AUFGABE: Gib aus dem Text über Lothar Elbogen den Abschnitt von „Seine Verlobte (und“ bis „kam dabei um.“ wörtlich wieder.

TEXTAUSZUG:
= = =
Lothar Elbogen war im Sommer 1938 verhaftet worden. Als Haftgrund wird Widerstand gegen die Staatsgewalt oder Devisenvergehen genannt.[2] Als kommissarischer Verwalter des Werks war Egon Iby eingesetzt, der sich jedoch in acht Monaten kaum 10 Mal sehen ließ und Ende März 1939 abberufen wurde. Der neue kommissarischer Verwalter Edwin Hauser (* 1901 in Wien) hat ihn in der Haft beleidigt.[9]

Elbogen sah sich gezwungen, sein Unternehmen zu verkaufen. Zum vereinbarten Kaufpreis gibt es unterschiedliche Angaben: 380.000 RM oder 130.000 RM, wobei bei Letzterem auch Schulden des Unternehmens beim Bankhaus zu tilgen waren. Verbindlichkeiten bei Lothars Bruder Edgar waren auch zu begleichen. Nach dem Krieg wurde der Wert gutachterlich auf 1 Mio. ö.S. veranschlagt.[10]

Da die Reichsfluchtsteuer in der Praxis 100 % betragen sollte, stellte er zu einem am 27. September 1938 überlassenen Vertragsentwurf mit Herzog Ernst August von Braunschweig-Lüneburg fest, dass er „buchstäblich ein Bettler“ wäre, sobald er das Land verlassen hätte.[11] Des Herzogs Vermögensverwalter war Paul Knoke.[12] Lothar hatte sich vertraglich verpflichten müssen, seinem Anwalt (Otto Loeb (Advokat)) „beglaubigte, unwiderruflich Vollmachten zu erteilen, durch welche dieser ermächtigt wird, ohne weiteres Wissen und Einvernehmen des Verkäufers für diesen sämtliche zur Durchführung dieses Vertrages erforderlichen und nützlichen Erklärungen abzugeben und Urkunden zu zeichnen.“ Der Leiter der Österreichischen Kontrollbank, Walther Kastner, hielt auf Grund dieses Passus eine Aufhebung des „Devisensicherungsgewahrsams“ von Elbogen für angebracht. Nicht jedoch die um die Erfüllung des Vertrages bangenden „Ariseure“. Diese Angelegenheit sollte aber binnen weniger Tage geklärt sein. Helmut Foltinek, der zu dieser Zeit im „landschaftlich einzigartig schönen “Urlaubsdomizil Hintersee bei Berchtesgaden weilende zuständige Bearbeiter der Kontrollbank, empfahl, in dieser Sache doch „Exz. Dr. Knoke“, den Generalbevollmächtigten das Herzogs, zu konsultieren und der Devisenstelle mitzuteilen, dass sie vom endgültigen Besitzer der Fa. Auskunft erhält. Der Herzog bzw. sein Bevollmächtigter Knoke, über die Notwendigkeit der Haftverlängerung für Elbogen befragt, ließ durch seinen Vertrauensmann Ing. Herbert Uebersberger (* 1908) kurz darauf mitteilen, dass eine Ausreise von Lothar und Franz Elbogen vor vertraglicher Sicherungen unerwünscht sei.[13][14]

Seine Verlobte (und spätere Erbin) Grete Klug,[15] deren Eltern das Café Herrenhof betrieben,[16] und Cousin Franz (Mit-Hauptaktionär) durften ausreisen. Im Juni 1939 war der Zwangsverkauf an die Kontrollbank perfekt. Im selben Monat flehte seine Mutter den Herzog an, ihn freizulassen.[17] Im Spätherbst 1939 konnte Lothar ohne Pass und Geld nach Jugoslawien flüchten. Beim Einmarsch der Wehrmacht 1941 geriet er dort erneut in Gefangenschaft und kam dabei um.
= = =
DATEN:
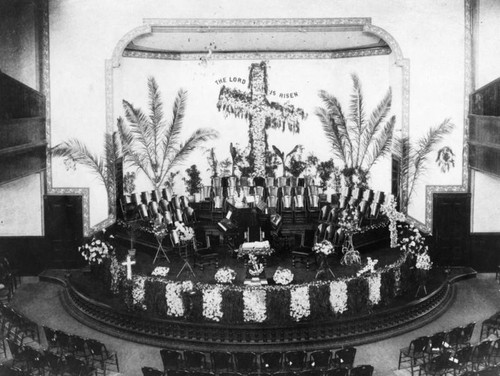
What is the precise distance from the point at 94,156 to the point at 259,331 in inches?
= = =
ANTWORT:
Seine Verlobte (und spätere Erbin) Grete Klug,[15] deren Eltern das Café Herrenhof betrieben,[16] und Cousin Franz (Mit-Hauptaktionär) durften ausreisen. Im Juni 1939 war der Zwangsverkauf an die Kontrollbank perfekt. Im selben Monat flehte seine Mutter den Herzog an, ihn freizulassen.[17] Im Spätherbst 1939 konnte Lothar ohne Pass und Geld nach Jugoslawien flüchten. Beim Einmarsch der Wehrmacht 1941 geriet er dort erneut in Gefangenschaft und kam dabei um.